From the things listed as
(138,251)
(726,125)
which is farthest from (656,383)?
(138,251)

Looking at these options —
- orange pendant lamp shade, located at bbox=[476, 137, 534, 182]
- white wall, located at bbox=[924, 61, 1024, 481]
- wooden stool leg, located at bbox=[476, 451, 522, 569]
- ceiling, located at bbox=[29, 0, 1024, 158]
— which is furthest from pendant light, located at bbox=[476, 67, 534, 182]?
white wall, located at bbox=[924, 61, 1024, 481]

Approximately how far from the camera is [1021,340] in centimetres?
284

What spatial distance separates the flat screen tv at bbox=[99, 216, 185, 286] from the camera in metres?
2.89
********************
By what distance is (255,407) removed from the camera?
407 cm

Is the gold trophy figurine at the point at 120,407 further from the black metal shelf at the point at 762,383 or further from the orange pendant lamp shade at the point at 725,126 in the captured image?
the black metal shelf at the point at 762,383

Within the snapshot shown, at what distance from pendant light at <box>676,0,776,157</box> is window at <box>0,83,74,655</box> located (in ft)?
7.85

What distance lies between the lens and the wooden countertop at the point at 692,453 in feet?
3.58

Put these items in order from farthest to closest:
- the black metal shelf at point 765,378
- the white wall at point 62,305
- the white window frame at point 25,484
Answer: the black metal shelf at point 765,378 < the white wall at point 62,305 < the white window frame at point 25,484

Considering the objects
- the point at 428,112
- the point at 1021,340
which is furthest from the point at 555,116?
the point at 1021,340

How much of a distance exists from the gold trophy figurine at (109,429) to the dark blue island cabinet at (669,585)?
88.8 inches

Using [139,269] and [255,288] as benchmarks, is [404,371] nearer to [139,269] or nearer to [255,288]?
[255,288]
********************
Reproduce the listing lines verbatim, starting at the line containing "What distance lies" and ending at the line containing "Answer: the black".

What distance lies between the lens and the wooden countertop at the point at 692,453 in feet?
3.58

Put these items in order from farthest to closest:
- the black metal shelf at point 765,378
- the white wall at point 62,305
- the white window frame at point 25,484
Answer: the black metal shelf at point 765,378 < the white wall at point 62,305 < the white window frame at point 25,484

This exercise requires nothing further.